SOURCE MATERIAL: Begin
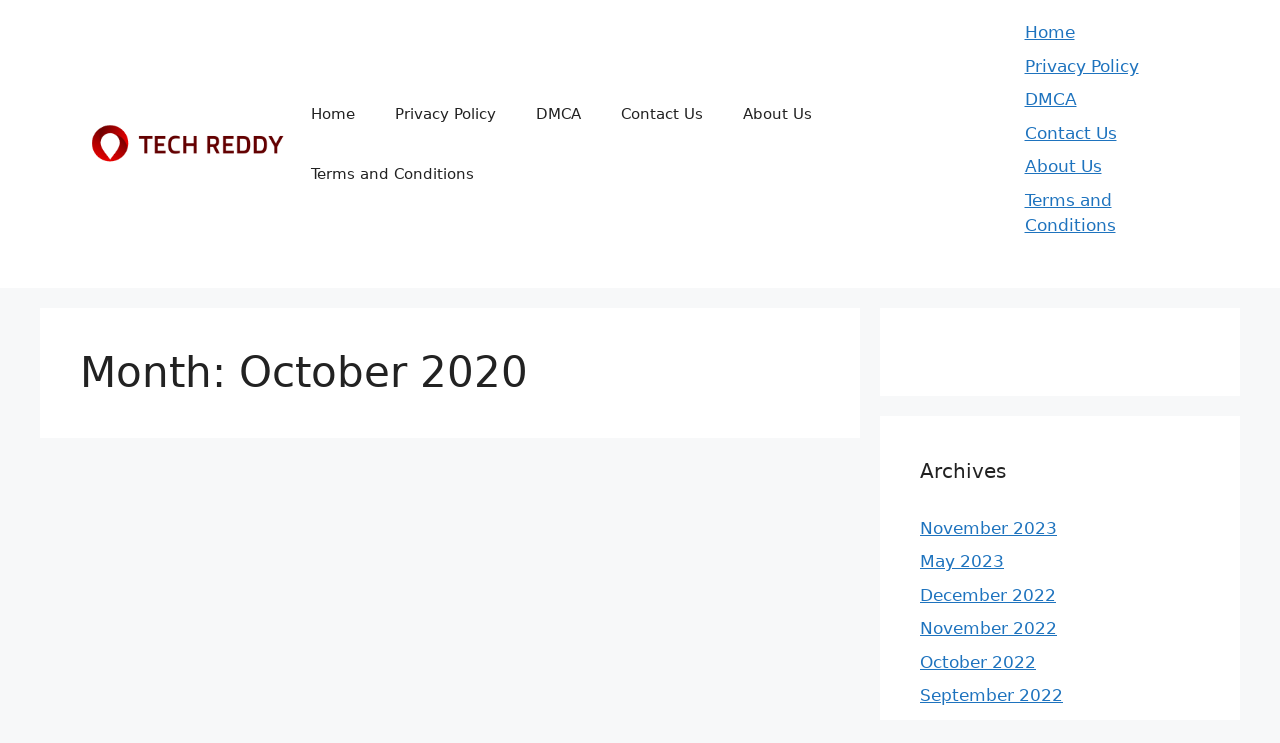

--- FILE ---
content_type: text/html; charset=utf-8
request_url: https://www.google.com/recaptcha/api2/aframe
body_size: 267
content:
<!DOCTYPE HTML><html><head><meta http-equiv="content-type" content="text/html; charset=UTF-8"></head><body><script nonce="kDy_kGBrK1nA328OrfzPQA">/** Anti-fraud and anti-abuse applications only. See google.com/recaptcha */ try{var clients={'sodar':'https://pagead2.googlesyndication.com/pagead/sodar?'};window.addEventListener("message",function(a){try{if(a.source===window.parent){var b=JSON.parse(a.data);var c=clients[b['id']];if(c){var d=document.createElement('img');d.src=c+b['params']+'&rc='+(localStorage.getItem("rc::a")?sessionStorage.getItem("rc::b"):"");window.document.body.appendChild(d);sessionStorage.setItem("rc::e",parseInt(sessionStorage.getItem("rc::e")||0)+1);localStorage.setItem("rc::h",'1770013008312');}}}catch(b){}});window.parent.postMessage("_grecaptcha_ready", "*");}catch(b){}</script></body></html>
SOURCE MATERIAL: End
■ **WHAT IS EXPECTED**
When copying the listing, print each line exactly but leave out every picture.

■ **TASK RESPONSE**
--- FILE ---
content_type: text/html; charset=utf-8
request_url: https://www.google.com/recaptcha/api2/aframe
body_size: 267
content:
<!DOCTYPE HTML><html><head><meta http-equiv="content-type" content="text/html; charset=UTF-8"></head><body><script nonce="kDy_kGBrK1nA328OrfzPQA">/** Anti-fraud and anti-abuse applications only. See google.com/recaptcha */ try{var clients={'sodar':'https://pagead2.googlesyndication.com/pagead/sodar?'};window.addEventListener("message",function(a){try{if(a.source===window.parent){var b=JSON.parse(a.data);var c=clients[b['id']];if(c){var d=document.createElement('img');d.src=c+b['params']+'&rc='+(localStorage.getItem("rc::a")?sessionStorage.getItem("rc::b"):"");window.document.body.appendChild(d);sessionStorage.setItem("rc::e",parseInt(sessionStorage.getItem("rc::e")||0)+1);localStorage.setItem("rc::h",'1770013008312');}}}catch(b){}});window.parent.postMessage("_grecaptcha_ready", "*");}catch(b){}</script></body></html>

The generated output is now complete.